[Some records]

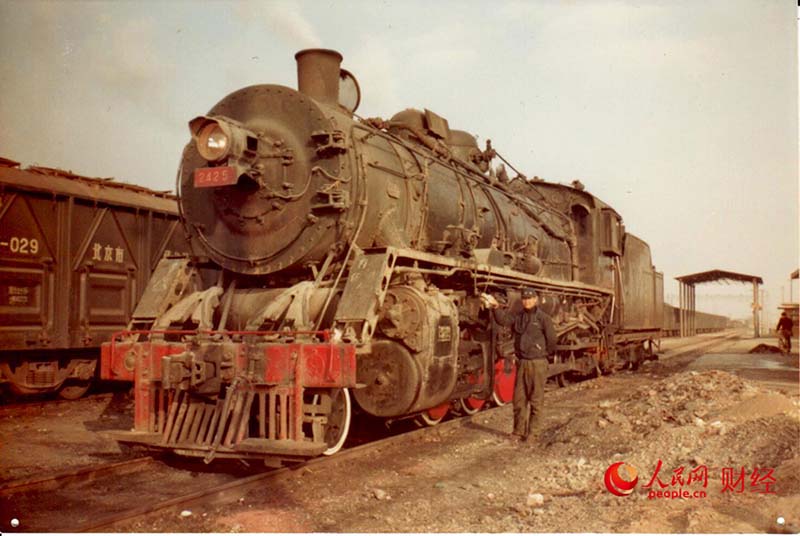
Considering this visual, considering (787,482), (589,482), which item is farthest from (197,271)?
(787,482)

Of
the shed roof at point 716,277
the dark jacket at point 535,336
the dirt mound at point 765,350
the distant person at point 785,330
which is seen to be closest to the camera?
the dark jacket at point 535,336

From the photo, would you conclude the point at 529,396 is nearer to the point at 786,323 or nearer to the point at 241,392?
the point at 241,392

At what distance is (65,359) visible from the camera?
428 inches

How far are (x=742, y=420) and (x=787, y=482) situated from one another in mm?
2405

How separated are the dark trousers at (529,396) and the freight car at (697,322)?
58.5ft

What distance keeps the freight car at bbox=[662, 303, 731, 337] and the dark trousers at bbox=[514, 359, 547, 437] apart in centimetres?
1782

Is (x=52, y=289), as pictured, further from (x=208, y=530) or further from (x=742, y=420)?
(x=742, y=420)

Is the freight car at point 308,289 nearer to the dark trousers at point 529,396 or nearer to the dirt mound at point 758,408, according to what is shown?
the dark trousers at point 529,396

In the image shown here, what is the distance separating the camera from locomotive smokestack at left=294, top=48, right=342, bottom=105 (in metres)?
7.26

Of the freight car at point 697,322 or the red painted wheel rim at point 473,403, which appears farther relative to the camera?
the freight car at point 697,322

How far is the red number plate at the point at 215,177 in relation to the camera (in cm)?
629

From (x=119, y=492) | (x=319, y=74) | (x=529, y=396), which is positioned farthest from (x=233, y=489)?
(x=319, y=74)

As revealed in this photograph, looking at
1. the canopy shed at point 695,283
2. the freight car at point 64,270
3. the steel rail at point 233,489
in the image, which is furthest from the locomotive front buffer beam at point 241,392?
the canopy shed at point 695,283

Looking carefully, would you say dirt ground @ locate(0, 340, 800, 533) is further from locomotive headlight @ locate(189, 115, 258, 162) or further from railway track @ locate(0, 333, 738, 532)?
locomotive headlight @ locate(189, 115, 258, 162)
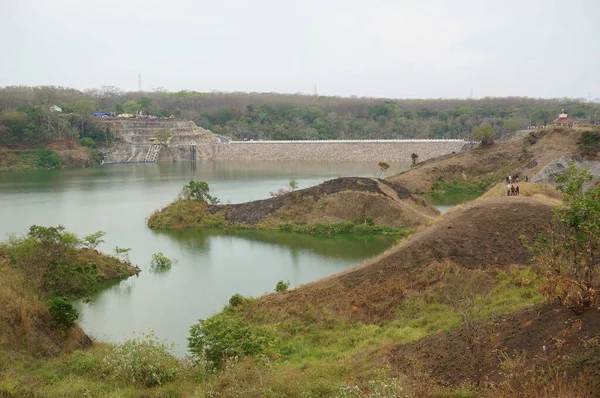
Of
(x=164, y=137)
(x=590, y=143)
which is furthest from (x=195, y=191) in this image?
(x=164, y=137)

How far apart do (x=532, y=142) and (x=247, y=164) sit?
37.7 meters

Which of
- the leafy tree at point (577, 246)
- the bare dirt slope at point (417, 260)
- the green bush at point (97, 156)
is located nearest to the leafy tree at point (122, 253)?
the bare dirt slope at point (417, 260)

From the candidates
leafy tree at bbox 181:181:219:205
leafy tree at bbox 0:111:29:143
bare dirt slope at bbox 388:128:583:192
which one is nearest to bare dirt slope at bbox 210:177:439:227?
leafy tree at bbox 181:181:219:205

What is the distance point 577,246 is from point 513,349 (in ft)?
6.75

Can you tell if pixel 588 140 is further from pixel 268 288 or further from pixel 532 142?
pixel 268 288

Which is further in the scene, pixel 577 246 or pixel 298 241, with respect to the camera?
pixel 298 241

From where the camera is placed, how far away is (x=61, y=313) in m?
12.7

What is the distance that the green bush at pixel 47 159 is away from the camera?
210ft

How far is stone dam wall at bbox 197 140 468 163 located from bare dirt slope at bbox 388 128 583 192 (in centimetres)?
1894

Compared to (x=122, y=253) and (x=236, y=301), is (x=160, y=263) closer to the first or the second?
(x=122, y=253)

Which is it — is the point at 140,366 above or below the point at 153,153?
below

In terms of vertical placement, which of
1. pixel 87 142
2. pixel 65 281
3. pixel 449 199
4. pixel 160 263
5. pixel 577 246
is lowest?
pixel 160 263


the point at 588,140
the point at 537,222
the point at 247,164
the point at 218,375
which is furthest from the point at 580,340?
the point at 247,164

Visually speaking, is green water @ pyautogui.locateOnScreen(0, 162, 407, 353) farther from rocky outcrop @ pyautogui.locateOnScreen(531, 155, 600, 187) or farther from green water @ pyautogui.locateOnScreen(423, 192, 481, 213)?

• [Exercise] Reproduce the listing above verbatim from the line with "Of the freight" to the line with "37.7 meters", including both of those lines. Leave the pictures out.

• [Task answer]
Of the freight car at point 697,322 or the red painted wheel rim at point 473,403, which appears farther relative to the camera?
the freight car at point 697,322

How far is the red number plate at the point at 215,177 in relation to the camera (in cm)?
629

From (x=119, y=492) | (x=319, y=74) | (x=529, y=396), which is positioned farthest from (x=233, y=489)?
(x=319, y=74)

As revealed in this photograph, looking at
1. the canopy shed at point 695,283
2. the freight car at point 64,270
3. the steel rail at point 233,489
in the image, which is furthest from the locomotive front buffer beam at point 241,392?
the canopy shed at point 695,283

Looking carefully, would you say dirt ground @ locate(0, 340, 800, 533) is further from locomotive headlight @ locate(189, 115, 258, 162) or further from railway track @ locate(0, 333, 738, 532)?
locomotive headlight @ locate(189, 115, 258, 162)
Of
(x=164, y=137)
(x=590, y=143)
which is furthest from (x=195, y=191) in this image?
(x=164, y=137)

How far apart do (x=532, y=142) and (x=247, y=164) sit?
37.7 meters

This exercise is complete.